WORK REQUEST: When the line with "The researchers measured the increase" is found, repeat it and all lines that follow it exactly, stopping at the end of the listing.

DATA TO PROCESS:
>>

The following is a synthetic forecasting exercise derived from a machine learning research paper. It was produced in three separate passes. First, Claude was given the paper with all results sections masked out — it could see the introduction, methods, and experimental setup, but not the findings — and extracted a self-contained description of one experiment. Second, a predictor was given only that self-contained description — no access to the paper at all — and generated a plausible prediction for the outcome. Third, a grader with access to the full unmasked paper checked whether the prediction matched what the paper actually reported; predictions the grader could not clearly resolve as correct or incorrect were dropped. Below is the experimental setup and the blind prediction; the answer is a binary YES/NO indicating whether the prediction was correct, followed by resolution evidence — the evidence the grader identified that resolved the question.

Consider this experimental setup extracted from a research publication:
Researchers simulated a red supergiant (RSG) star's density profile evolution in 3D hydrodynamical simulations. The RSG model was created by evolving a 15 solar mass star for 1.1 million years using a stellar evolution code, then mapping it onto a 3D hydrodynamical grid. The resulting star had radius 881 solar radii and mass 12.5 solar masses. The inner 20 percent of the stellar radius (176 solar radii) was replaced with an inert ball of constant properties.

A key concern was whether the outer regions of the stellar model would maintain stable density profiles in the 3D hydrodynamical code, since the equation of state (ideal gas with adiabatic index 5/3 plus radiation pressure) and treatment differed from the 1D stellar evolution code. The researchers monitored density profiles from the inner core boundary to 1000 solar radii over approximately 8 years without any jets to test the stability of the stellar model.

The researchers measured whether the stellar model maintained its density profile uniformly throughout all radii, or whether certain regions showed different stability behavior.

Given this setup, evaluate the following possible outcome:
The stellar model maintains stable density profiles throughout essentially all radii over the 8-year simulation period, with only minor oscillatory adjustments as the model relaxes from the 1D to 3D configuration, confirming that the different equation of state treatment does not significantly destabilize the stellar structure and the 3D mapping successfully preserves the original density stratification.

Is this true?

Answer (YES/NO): NO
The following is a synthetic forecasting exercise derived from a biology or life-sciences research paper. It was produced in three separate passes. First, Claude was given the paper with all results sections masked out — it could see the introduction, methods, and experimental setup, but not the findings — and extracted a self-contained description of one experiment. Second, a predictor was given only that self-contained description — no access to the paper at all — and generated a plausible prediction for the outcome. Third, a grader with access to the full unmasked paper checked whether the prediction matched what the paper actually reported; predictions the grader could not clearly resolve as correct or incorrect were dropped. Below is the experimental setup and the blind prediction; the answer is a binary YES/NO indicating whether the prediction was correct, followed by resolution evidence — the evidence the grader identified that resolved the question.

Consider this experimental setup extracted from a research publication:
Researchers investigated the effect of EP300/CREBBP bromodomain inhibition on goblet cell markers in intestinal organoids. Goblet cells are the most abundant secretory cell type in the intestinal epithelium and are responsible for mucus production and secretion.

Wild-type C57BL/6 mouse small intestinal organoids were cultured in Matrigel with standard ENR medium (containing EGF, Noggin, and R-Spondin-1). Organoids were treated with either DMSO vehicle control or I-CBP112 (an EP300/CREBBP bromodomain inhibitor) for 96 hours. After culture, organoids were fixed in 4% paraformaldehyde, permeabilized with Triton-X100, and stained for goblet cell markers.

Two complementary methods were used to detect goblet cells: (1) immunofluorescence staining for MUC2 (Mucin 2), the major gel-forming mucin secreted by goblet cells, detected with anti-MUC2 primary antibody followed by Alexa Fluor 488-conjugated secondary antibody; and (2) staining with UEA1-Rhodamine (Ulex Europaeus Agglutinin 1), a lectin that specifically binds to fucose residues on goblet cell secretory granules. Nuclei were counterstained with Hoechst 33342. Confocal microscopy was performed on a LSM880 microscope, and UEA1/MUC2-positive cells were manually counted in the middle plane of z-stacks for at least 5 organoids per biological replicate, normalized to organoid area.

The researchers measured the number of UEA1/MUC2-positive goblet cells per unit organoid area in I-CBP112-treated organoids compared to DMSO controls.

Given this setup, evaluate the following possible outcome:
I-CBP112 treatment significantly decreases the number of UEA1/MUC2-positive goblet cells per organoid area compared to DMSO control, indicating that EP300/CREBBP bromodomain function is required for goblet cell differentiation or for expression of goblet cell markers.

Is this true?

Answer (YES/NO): YES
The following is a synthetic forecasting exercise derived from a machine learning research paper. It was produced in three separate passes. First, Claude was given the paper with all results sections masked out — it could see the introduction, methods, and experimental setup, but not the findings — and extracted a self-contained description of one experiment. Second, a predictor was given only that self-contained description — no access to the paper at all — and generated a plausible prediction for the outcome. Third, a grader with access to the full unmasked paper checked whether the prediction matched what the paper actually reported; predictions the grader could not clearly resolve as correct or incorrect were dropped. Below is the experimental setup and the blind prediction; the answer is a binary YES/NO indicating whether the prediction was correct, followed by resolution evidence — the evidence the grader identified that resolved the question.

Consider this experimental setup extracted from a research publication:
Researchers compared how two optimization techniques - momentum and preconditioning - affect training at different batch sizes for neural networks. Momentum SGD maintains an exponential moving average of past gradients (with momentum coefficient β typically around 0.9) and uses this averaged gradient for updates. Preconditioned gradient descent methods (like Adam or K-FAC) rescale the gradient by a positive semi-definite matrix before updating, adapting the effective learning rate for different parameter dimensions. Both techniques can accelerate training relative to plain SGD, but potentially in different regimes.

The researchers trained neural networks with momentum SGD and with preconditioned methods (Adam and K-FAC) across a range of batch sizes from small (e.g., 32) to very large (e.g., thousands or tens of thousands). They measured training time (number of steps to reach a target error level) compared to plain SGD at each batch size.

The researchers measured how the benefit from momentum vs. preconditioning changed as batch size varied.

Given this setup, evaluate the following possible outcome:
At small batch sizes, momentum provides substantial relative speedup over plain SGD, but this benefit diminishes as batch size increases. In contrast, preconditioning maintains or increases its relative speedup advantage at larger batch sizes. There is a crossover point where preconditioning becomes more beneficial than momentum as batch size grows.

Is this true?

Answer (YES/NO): NO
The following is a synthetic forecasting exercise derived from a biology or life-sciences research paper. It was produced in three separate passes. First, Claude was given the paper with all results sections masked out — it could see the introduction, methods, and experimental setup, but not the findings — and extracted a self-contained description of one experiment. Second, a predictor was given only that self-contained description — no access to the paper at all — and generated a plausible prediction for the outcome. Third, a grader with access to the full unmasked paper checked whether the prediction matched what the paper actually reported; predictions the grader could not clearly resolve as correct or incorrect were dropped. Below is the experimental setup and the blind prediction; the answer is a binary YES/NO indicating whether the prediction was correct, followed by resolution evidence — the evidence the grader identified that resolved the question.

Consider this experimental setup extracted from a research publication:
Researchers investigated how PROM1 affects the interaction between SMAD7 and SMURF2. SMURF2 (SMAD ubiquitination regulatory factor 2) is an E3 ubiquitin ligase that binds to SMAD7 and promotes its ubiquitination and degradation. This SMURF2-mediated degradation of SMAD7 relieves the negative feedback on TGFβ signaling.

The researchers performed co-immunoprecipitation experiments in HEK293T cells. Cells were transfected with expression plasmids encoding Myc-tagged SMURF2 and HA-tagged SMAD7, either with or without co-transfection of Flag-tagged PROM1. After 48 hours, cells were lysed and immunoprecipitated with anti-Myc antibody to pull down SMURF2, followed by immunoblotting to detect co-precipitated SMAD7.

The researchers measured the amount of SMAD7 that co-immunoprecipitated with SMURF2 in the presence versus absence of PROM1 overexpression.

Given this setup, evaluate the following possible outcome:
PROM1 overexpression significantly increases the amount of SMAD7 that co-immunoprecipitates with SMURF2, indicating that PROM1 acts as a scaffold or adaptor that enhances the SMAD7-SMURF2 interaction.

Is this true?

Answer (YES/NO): NO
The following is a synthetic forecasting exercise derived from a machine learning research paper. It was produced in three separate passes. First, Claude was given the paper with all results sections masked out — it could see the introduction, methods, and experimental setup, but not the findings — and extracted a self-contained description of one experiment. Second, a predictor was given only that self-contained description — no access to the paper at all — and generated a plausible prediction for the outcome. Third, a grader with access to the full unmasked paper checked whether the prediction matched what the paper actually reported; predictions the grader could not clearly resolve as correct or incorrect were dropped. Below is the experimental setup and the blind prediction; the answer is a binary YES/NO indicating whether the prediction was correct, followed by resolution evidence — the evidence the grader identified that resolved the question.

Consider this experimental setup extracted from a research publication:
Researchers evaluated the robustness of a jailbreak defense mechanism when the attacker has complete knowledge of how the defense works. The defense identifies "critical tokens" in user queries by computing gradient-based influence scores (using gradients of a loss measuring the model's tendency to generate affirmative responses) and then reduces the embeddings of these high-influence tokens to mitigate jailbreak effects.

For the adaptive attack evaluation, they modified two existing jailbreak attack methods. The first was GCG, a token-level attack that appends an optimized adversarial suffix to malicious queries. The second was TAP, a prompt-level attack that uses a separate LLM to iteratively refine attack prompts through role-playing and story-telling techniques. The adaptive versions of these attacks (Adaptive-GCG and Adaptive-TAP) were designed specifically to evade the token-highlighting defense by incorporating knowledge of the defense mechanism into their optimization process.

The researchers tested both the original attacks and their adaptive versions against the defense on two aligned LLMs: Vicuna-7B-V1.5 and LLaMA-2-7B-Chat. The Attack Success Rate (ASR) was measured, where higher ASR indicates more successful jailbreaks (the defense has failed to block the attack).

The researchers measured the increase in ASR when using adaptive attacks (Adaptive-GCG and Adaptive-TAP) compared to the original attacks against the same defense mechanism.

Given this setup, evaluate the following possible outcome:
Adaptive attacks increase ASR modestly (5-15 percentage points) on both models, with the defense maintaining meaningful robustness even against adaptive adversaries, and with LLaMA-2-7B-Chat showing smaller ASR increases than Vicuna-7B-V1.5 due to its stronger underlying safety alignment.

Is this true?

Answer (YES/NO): NO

<<

EXERCISE RESULT:
The researchers measured the increase in ASR when using adaptive attacks (Adaptive-GCG and Adaptive-TAP) compared to the original attacks against the same defense mechanism.

Given this setup, evaluate the following possible outcome:
Adaptive attacks increase ASR modestly (5-15 percentage points) on both models, with the defense maintaining meaningful robustness even against adaptive adversaries, and with LLaMA-2-7B-Chat showing smaller ASR increases than Vicuna-7B-V1.5 due to its stronger underlying safety alignment.

Is this true?

Answer (YES/NO): NO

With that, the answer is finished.